The argument, of course, was that a woman who shot and killed her husband while he was asleep wasn’t in “imminent” danger. The speaker gave a scenario where the abuser told his wife that he would “kill her in the morning.” If she waited until morning to “defend” herself, she would be dead. He was bigger, stronger, and would not allow her access to a weapon. Her only option to what she perceived as “imminent” danger was to kill him while he slept. I have no idea whether she has had any success with this theory.
In juvenile CINA court, we also look at whether kids are in “imminent danger” as a standard for removal. As I work through a particular case, I wonder if we perhaps need to reevaluate that standard—or simply redefine “imminent” in juvenile court as well. Is it imminent danger if we know, based on research, that certain events in a child’s life (called Adverse Childhood Experiences, or ACEs) will cause significant difficulties later in life; mentally, physically, and an increased likelihood that they will go down the same path as their parents? Or is “imminent” limited to whether they will survive this night?

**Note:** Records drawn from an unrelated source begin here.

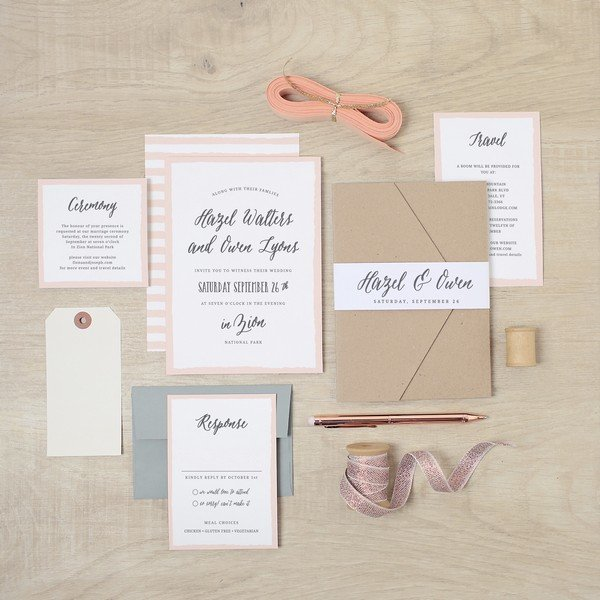 chic rustic pink striped wedding invitations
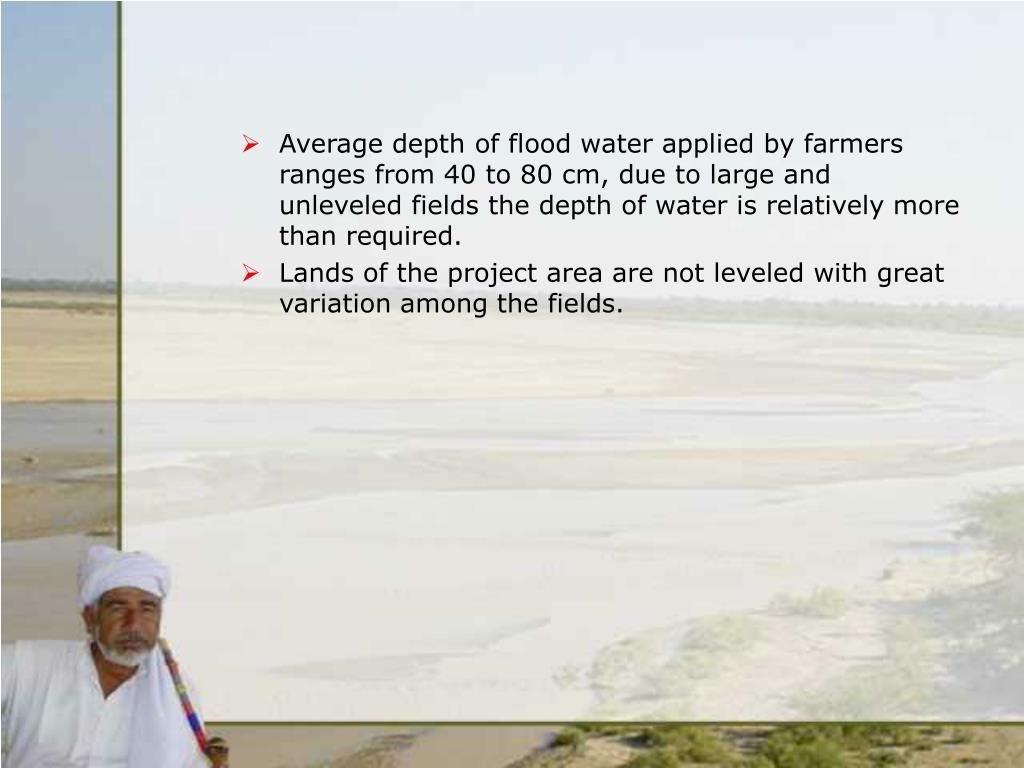 Average depth of flood water applied by farmers ranges from 40 to 80 cm, due to large and unleveled fields the depth of water is relatively more than required.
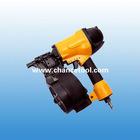 Coil Nailer SGN016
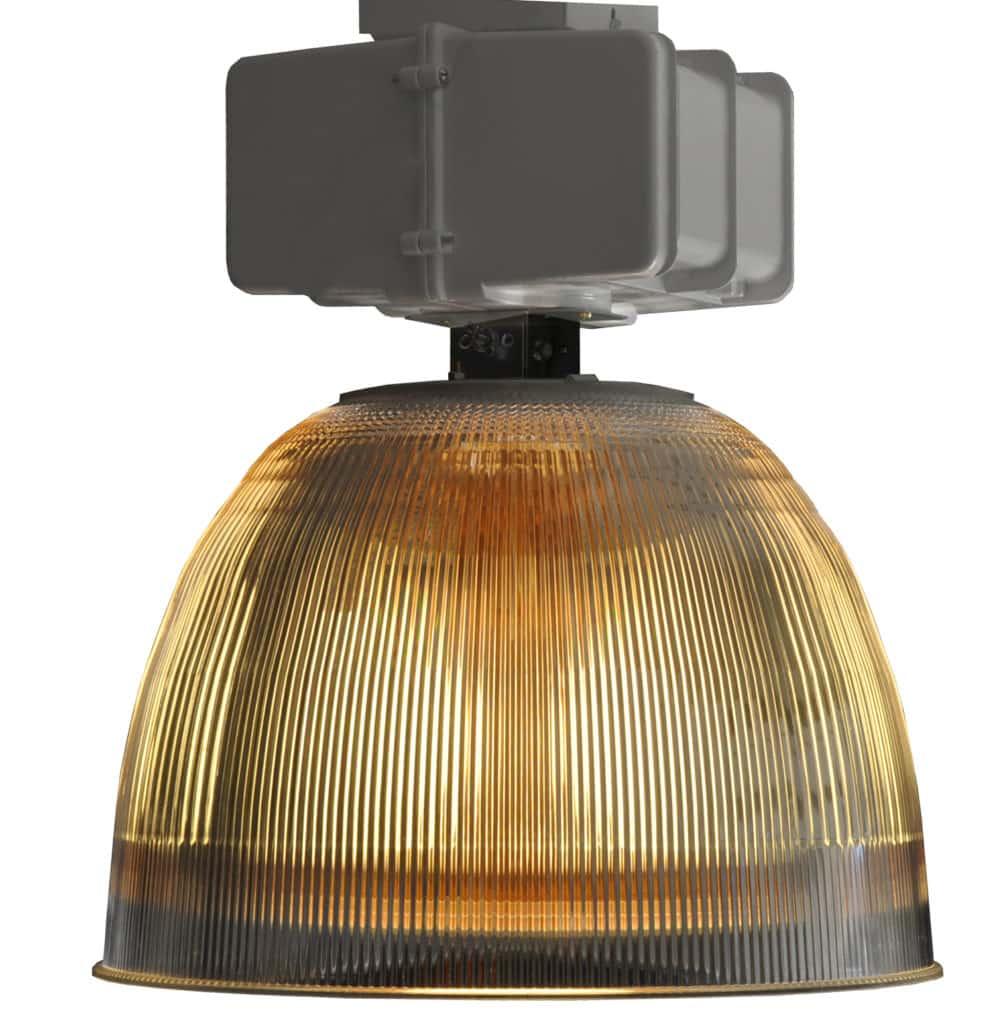 76102 Ind Ac H Ba Acrylic Light Fixture Transitional Lighting Hi Bay 2 ADG Lighting Holophane Style
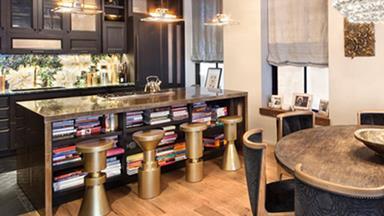 Inside Chrissy Teigen and John Legend's $4.5m NYC Apartment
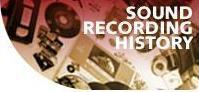 Recordedsound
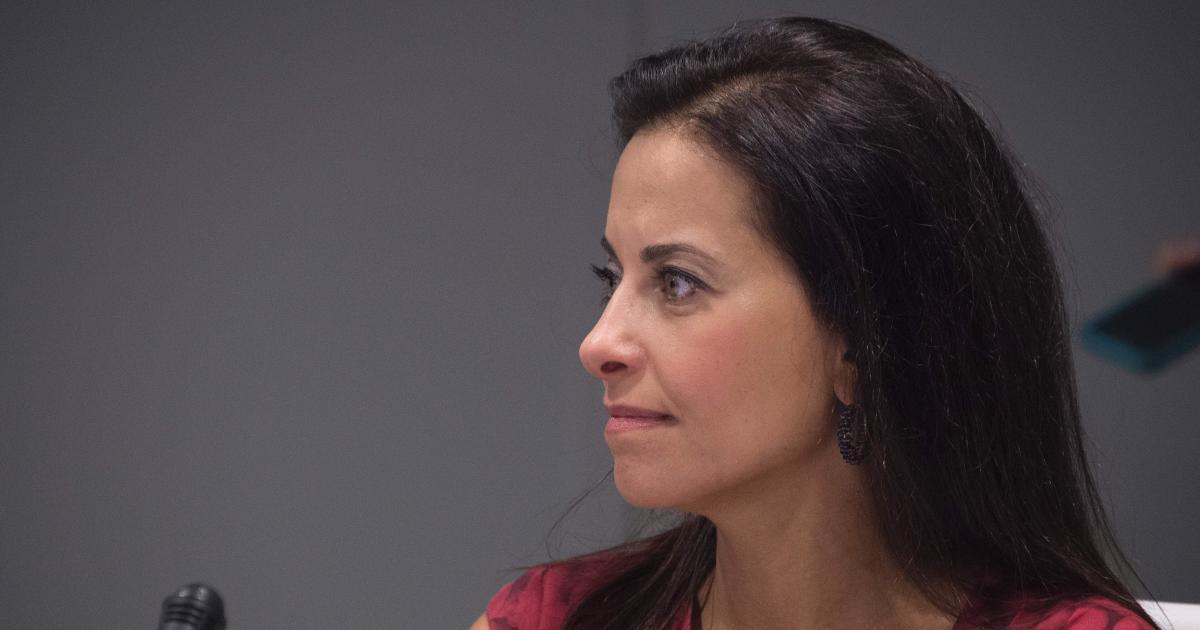 Dina Powell drops out of consideration for UN ambassador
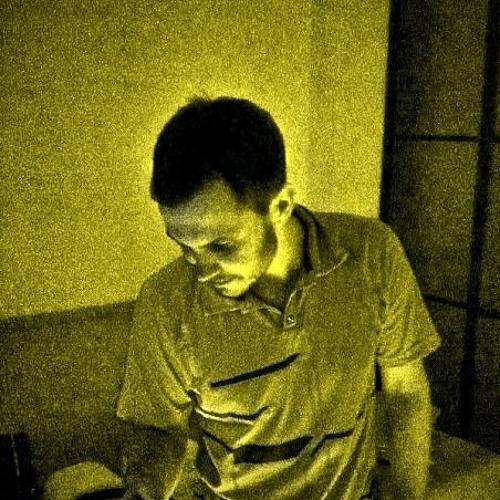 nektozotov's avatar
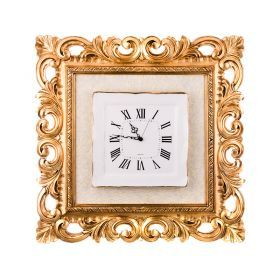 Часы в раме 77*77 см. циферблат 34*34 см.-300-048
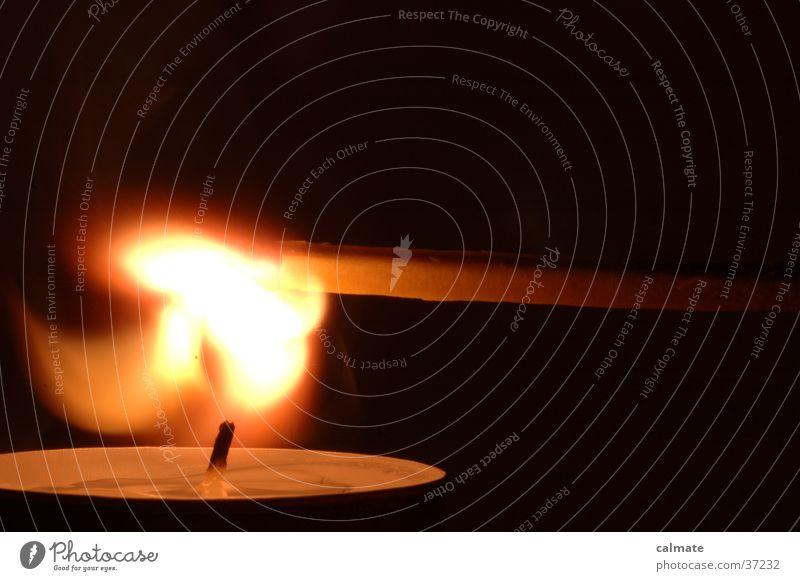 Blaze Candle Living or residing Match Tea warmer candle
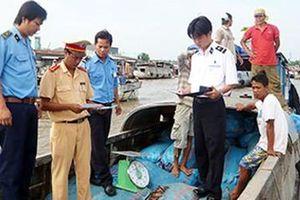 Phát hiện hàng loạt sai phạm tại cơ sở đào tạo người lái phương tiện thủy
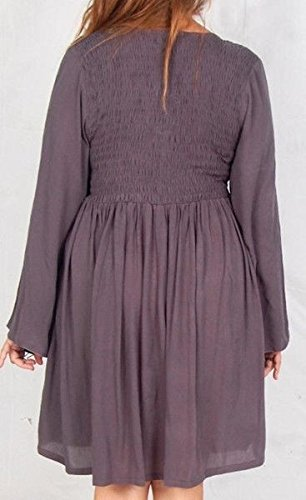Lotustraders -  Vestito  - stile impero - Basic - Maniche lunghe  - Donna Green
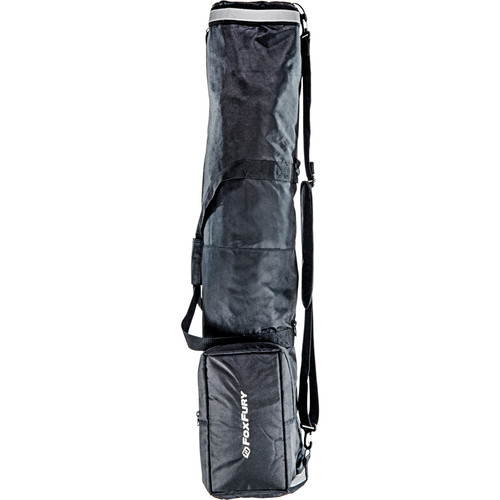 Foxfury Transformer Tripo-Scope Bag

Perhaps paradoxically, research also seems to suggest that children are generally better off with their biological parents (rather than foster parents or shelter care), even if that home is not ideal. That, of course, begs the question—how “not ideal” does a home have to be before it tips the scales to removal?
Part of this analysis must consider the trauma that is involved in removal. Of course, some of that trauma has to do with the fact that complete strangers are pulling kids from their home with little or no notice. Which makes me wonder if the trauma would be less if the removal were done later, after an attorney, GAL, and/or DHS worker had an opportunity to build rapport with the kids. If the definition of “imminent” were broadened, services could be offered on a fast track. If, after, say, a month, the same behaviors that might not meet the current definition of “imminent” but that would meet a broadened definition, were still in existence (or others had shown up), the kids could then be removed—but differently. The attorney or GAL could talk to them about what was going to happen; they could help the child know what to expect and why this was happening. They could potentially accompany the child to the new placement and help him or her get settled in. They could make sure that those “special things” and clothing could be retrieved and taken with them.
From my experience, kids can handle about anything if people they trust tell them the truth (in an age-appropriate way) and help them make that transition. What I don’t know is what the research says about later removals done this way. Is it truly less traumatic?